■ Exercise instructions
[1] In the number theory thread below, which theorem does one commenter say lets you look at $\phi(5)$, $\phi(4)$ and $\phi(3)$ instead of $\phi(60)$?
[2] Carry on the number theory thread below, picking up right after its last sentence.
━━━ Text provided
2

Just finished an exam but I couldn't solve the following task:

Show that following holds true for all $n \in \mathbb{N}$:

$7^{2(n^2 +n)} \equiv 1 \mod 60$

I've tried to show that the exponent is a multiple of $\varphi(60) = 16$ and then use $a^{\varphi(n)} \equiv 1 \mod n$ but I guess that's wrong, or at least it didn't take me any further. Has anybody a tip or trick on how to solve this?

Peter Phipps
  • 3,065
Algebruh
  • 600
  • 3
    First, check that it holds for $n = 1$. That is, verify manually that $7^4 \equiv 1$. Then, show that $n^2 + n$ is always even. – Doctor Who Aug 20 '20 at 20:21
  • 1
    You don't need $\phi(60)$. As $60=2^2\cdot3\cdot5$ it suffices, by the Chinese remainder theorem, to look at $\phi(5)$, $\phi(4)$ and $\phi(3)$. – Jyrki Lahtonen Aug 20 '20 at 20:24

2 Answers2

4

Yes, $n^2+n=n(n+1)$ is always even so $2n^2+2n$ is divisible by $4$, so $2n^2+2n=4k$ and $7^{2n^2+2n}=(7^4)^k=2401^k \equiv 1 \mod 60$.
━━━━━━
━━━ Entries supplied
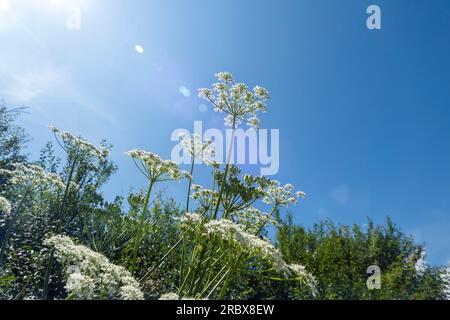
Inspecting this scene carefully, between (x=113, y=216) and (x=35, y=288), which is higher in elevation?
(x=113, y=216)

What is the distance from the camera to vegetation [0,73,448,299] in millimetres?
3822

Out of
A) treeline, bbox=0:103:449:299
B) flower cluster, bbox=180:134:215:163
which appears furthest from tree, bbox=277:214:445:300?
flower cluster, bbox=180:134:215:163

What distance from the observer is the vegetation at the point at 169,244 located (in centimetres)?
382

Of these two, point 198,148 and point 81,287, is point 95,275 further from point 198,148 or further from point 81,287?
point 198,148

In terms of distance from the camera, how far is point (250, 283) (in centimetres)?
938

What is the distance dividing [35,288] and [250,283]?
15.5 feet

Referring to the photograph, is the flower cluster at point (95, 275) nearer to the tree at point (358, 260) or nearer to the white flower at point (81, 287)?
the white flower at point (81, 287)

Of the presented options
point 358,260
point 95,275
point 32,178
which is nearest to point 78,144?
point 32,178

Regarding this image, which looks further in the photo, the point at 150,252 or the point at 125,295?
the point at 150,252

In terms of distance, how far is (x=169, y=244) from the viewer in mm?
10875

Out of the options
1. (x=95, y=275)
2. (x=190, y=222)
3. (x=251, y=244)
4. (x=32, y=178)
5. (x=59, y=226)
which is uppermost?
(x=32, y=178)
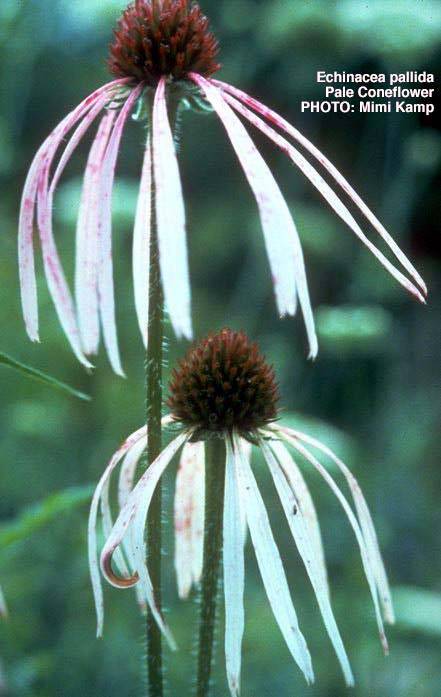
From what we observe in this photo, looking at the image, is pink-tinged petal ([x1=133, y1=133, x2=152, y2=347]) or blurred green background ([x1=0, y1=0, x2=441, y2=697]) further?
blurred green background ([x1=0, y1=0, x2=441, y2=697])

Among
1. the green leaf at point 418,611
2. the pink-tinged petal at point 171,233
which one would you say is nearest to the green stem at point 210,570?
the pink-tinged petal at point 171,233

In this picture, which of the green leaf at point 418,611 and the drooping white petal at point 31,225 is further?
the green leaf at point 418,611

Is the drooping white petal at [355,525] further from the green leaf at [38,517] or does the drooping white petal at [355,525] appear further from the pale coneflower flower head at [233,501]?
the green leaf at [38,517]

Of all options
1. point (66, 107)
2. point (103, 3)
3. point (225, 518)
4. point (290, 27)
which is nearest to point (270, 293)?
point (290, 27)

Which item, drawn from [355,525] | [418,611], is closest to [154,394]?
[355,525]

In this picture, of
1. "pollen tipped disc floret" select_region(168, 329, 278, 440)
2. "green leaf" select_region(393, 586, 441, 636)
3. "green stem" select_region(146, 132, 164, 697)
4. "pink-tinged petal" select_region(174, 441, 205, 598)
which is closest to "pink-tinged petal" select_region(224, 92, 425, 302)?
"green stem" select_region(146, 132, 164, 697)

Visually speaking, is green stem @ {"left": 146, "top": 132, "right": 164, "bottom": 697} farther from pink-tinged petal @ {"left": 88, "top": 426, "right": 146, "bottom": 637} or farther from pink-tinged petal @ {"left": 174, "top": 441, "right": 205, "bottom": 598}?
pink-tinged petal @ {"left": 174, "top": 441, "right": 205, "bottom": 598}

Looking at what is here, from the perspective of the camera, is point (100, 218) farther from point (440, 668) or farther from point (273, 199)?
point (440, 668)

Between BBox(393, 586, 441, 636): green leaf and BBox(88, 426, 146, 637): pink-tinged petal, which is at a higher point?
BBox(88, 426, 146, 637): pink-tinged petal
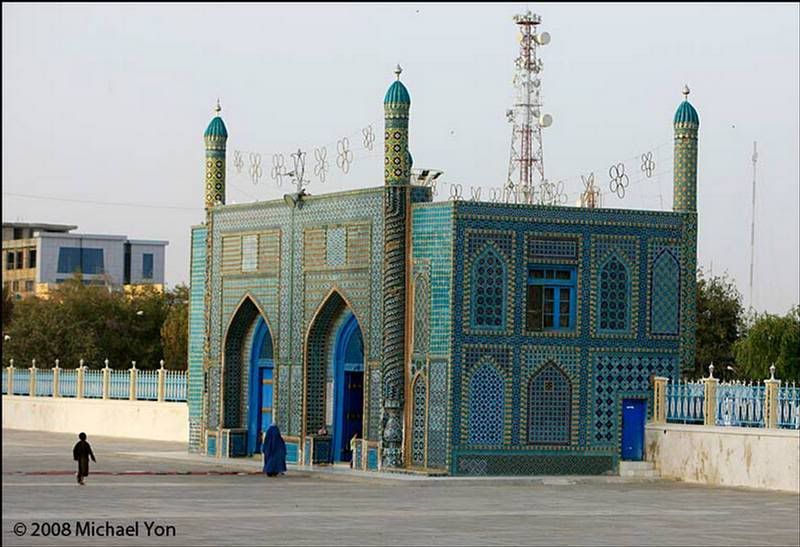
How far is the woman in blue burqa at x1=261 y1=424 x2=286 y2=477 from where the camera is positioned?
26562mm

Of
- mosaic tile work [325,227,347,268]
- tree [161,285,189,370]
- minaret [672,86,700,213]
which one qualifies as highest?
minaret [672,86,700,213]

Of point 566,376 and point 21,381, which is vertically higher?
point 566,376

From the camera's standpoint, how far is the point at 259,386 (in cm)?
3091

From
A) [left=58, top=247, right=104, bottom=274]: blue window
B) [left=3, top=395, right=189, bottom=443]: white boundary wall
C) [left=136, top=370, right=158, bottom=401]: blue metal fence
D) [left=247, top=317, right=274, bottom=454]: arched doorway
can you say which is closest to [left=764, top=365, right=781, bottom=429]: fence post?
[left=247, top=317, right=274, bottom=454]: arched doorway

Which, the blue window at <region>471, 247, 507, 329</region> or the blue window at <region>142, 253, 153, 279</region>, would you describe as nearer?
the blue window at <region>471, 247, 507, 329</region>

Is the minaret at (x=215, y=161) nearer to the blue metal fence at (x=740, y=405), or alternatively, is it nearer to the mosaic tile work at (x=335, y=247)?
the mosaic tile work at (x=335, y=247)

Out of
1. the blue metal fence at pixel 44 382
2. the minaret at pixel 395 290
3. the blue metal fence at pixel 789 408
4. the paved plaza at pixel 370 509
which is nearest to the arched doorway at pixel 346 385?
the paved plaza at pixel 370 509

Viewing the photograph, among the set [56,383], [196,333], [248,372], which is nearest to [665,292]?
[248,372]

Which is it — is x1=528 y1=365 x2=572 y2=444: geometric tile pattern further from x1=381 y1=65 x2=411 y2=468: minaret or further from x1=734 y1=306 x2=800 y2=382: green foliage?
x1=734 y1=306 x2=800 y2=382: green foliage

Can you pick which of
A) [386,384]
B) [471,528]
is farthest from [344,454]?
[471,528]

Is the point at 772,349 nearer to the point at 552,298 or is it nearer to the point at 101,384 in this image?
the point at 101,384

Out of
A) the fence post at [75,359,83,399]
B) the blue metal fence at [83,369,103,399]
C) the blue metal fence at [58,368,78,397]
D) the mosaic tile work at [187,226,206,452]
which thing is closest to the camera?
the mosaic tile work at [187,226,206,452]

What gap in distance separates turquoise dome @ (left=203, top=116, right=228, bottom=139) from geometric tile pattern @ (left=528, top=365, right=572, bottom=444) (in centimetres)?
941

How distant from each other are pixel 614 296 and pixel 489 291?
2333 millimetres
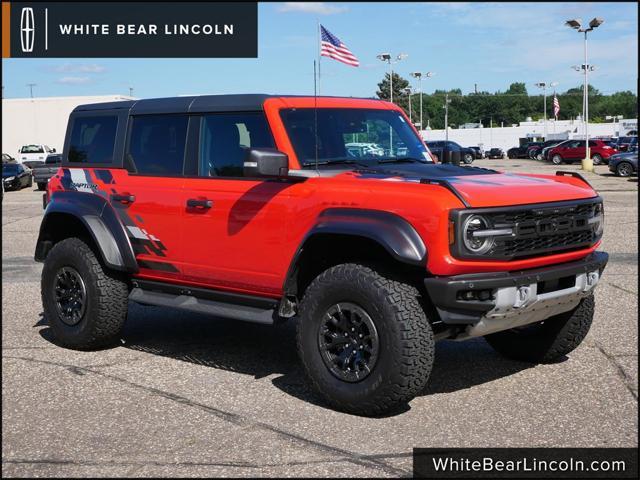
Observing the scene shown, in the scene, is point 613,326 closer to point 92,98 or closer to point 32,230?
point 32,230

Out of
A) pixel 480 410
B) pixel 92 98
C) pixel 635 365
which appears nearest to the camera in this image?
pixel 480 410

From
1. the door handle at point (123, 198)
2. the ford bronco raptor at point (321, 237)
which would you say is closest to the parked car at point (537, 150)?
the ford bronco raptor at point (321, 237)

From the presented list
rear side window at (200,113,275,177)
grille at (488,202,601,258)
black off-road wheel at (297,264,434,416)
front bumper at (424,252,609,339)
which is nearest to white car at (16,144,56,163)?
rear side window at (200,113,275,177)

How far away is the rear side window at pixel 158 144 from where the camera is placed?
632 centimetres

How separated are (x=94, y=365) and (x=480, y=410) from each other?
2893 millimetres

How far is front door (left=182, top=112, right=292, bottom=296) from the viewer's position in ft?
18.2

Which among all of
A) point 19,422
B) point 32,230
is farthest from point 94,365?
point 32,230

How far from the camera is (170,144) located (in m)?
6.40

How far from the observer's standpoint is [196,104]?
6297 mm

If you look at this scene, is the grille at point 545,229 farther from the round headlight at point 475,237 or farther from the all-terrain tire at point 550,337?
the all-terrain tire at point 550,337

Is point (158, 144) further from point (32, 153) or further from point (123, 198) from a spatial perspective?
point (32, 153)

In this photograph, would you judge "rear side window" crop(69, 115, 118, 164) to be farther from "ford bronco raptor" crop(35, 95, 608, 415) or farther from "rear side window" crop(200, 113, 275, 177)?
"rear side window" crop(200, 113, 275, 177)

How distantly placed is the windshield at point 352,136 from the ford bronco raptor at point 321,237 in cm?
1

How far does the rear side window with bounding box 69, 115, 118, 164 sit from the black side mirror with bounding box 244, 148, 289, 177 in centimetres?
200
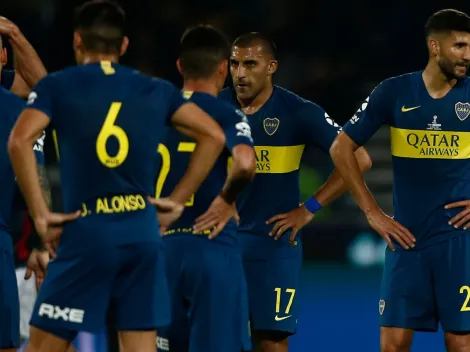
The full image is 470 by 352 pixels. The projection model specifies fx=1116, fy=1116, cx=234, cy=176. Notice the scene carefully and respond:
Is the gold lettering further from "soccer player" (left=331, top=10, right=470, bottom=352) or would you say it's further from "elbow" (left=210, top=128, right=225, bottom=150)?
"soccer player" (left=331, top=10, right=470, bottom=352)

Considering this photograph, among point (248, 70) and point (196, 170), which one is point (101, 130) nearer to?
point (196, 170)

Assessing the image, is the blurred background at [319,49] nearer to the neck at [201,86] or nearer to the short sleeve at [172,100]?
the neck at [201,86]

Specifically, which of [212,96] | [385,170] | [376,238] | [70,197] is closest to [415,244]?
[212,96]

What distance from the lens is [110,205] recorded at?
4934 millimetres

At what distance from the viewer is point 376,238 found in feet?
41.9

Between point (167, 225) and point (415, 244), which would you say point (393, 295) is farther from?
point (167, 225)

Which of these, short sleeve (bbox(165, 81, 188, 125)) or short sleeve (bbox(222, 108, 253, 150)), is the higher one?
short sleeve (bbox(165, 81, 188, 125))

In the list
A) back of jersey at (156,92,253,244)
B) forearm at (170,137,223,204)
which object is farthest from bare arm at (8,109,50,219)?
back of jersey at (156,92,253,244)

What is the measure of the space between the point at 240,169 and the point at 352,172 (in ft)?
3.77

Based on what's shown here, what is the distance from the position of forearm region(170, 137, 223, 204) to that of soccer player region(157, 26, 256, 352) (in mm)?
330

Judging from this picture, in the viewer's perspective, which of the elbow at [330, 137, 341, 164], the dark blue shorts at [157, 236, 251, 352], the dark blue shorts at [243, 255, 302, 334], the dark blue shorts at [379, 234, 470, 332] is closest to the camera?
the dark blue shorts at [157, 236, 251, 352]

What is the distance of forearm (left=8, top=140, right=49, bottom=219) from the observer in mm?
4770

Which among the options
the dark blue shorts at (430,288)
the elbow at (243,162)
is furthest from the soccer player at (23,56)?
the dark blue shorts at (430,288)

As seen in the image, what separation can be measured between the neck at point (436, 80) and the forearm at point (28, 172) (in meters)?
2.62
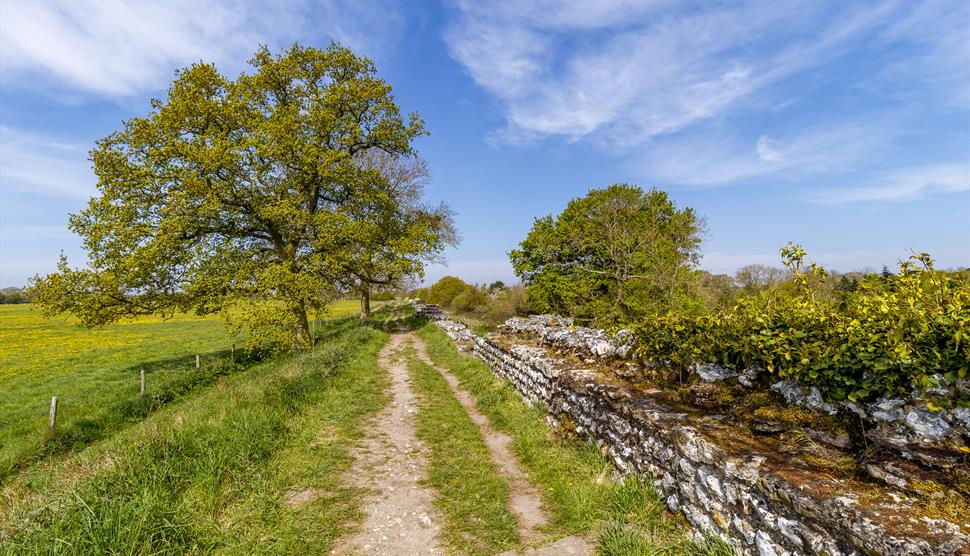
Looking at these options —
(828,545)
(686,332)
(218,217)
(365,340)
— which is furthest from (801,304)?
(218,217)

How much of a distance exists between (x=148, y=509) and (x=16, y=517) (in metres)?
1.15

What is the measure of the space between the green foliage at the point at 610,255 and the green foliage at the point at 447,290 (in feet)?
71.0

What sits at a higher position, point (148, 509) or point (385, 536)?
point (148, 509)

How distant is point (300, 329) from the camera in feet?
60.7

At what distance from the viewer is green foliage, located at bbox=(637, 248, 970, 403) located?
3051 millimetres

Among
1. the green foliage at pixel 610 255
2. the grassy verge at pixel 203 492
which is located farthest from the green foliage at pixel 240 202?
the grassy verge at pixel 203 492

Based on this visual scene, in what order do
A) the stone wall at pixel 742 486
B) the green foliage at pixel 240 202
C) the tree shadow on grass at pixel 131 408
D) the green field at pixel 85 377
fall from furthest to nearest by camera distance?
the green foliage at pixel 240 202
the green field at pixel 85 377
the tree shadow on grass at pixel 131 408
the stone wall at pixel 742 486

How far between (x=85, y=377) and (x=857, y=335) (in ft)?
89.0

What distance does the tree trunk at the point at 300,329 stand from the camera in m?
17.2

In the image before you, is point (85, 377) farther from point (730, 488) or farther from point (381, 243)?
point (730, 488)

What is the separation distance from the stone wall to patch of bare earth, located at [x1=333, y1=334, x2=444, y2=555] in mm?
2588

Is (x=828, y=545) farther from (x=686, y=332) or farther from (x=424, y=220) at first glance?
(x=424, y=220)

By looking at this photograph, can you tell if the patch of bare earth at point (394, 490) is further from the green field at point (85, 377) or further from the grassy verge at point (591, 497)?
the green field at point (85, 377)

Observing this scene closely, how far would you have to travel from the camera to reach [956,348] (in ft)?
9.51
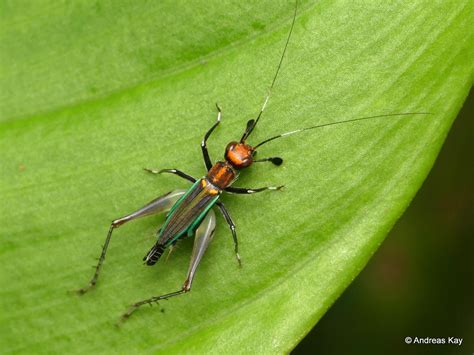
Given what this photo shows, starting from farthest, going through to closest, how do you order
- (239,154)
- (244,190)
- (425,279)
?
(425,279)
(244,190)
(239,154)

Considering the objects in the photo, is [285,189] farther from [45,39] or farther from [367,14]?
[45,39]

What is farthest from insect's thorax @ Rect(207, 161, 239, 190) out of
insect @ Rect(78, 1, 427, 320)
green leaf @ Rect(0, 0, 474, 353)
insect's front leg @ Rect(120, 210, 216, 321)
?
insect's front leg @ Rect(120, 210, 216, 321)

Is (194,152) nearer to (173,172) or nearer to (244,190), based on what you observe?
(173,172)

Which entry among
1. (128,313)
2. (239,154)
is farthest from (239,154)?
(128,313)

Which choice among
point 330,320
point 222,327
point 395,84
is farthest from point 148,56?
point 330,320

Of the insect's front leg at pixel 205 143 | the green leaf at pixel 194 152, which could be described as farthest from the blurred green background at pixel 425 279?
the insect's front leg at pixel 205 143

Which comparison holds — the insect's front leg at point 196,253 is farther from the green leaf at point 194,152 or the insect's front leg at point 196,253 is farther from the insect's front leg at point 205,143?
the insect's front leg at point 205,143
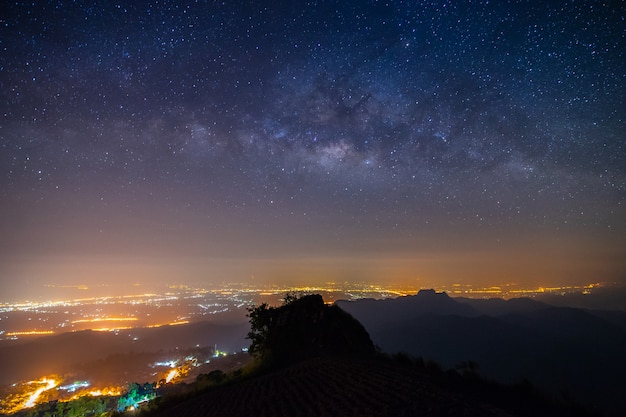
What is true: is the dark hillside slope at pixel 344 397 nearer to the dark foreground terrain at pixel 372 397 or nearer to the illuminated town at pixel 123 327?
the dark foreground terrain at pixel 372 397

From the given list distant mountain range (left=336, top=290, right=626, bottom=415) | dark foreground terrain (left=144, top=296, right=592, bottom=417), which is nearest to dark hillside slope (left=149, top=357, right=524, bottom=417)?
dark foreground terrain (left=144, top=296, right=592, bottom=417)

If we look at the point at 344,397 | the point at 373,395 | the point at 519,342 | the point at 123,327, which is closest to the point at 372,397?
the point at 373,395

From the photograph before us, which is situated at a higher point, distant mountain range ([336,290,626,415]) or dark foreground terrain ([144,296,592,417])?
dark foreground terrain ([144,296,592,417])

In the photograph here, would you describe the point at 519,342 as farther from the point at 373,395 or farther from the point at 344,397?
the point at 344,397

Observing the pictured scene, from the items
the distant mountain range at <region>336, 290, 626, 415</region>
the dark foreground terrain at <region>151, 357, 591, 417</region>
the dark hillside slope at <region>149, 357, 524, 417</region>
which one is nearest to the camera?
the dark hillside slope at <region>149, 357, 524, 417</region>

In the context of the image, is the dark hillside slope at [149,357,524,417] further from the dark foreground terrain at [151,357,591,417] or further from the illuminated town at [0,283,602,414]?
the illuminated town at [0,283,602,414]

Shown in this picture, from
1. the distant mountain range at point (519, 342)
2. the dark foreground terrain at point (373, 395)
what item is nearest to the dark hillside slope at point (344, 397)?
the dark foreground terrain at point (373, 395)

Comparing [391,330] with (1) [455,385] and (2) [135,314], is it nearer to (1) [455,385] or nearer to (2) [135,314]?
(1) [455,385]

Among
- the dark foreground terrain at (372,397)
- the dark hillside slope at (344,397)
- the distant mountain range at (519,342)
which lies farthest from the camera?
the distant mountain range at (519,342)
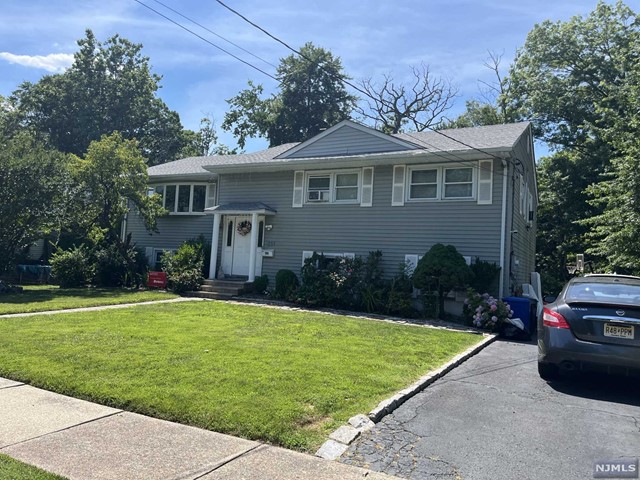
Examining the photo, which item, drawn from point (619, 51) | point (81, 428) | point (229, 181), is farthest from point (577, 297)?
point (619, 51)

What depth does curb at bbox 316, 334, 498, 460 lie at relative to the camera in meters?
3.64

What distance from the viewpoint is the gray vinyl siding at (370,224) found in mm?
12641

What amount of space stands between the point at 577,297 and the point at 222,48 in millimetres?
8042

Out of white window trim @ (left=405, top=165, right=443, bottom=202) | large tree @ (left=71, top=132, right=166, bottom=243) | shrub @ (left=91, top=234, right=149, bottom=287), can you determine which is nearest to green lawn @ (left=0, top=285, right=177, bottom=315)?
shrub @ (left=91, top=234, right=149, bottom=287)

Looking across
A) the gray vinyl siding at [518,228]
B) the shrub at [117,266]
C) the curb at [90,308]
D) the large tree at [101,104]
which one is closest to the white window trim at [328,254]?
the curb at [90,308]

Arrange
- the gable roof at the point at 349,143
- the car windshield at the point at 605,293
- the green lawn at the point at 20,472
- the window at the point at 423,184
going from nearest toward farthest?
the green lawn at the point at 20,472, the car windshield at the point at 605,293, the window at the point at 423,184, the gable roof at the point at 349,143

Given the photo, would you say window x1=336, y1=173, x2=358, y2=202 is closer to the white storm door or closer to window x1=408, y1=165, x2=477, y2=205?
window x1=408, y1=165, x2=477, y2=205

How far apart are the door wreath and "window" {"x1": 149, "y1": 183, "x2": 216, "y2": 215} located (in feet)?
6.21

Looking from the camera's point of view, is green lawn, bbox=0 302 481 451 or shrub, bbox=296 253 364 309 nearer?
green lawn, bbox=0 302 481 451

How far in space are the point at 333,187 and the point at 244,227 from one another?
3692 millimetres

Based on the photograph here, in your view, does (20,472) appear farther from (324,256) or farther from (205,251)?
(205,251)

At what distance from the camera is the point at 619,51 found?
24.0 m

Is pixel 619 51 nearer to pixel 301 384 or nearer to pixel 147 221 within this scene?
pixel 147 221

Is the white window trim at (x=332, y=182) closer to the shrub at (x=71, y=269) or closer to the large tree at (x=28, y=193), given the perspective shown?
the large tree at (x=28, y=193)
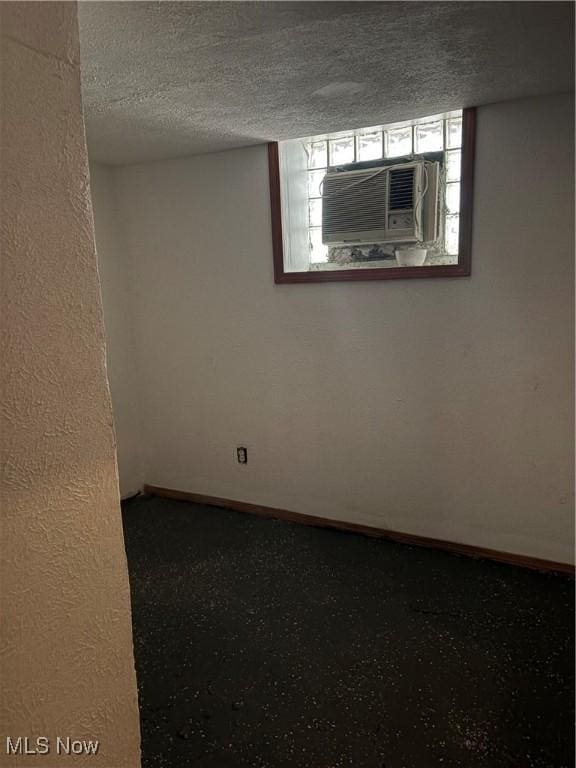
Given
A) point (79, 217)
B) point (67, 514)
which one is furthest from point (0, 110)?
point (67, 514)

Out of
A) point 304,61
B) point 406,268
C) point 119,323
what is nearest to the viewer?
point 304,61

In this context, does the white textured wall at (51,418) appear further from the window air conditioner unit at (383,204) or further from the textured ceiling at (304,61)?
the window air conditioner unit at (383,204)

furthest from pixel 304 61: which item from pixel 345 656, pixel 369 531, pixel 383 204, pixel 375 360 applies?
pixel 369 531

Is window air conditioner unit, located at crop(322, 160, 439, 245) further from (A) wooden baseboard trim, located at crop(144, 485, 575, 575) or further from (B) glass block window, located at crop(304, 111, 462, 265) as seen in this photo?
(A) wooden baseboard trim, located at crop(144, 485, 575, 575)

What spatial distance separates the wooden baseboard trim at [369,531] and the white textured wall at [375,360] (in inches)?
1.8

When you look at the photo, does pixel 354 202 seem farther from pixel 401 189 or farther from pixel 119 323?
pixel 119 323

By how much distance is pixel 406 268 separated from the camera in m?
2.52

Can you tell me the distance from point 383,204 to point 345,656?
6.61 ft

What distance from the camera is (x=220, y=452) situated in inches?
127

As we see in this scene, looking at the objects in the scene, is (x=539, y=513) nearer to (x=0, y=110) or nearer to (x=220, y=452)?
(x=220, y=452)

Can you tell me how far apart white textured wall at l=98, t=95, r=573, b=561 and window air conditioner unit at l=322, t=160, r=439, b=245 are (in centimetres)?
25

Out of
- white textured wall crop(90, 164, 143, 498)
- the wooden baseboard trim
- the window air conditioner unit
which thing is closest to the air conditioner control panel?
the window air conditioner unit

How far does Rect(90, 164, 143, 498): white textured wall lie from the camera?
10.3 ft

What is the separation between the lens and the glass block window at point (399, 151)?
━━━━━━
■ Solved problems
[1] The Chinese remainder theorem.

[2]
markvs
  • 19,653
1

Actually, you just need to show the exponent is always a multiple of the multiplicative order of $7$ modulo $60$. Since this value has to divide $\varphi(60) = 16$, it must be a factor of $16$. As Doctor Who's question comment indicates, you can easily determine and verify the multiplicative order is $4$ since $7$ and $7^2 = 49$ don't work, but $7^4 = 2401 \equiv 1 \pmod{60}$ does work. You then just need to confirm $n^2 + n = n(n + 1)$ is always even, which is quite easy to do since either $n$ or $n + 1$ is even for all $n$.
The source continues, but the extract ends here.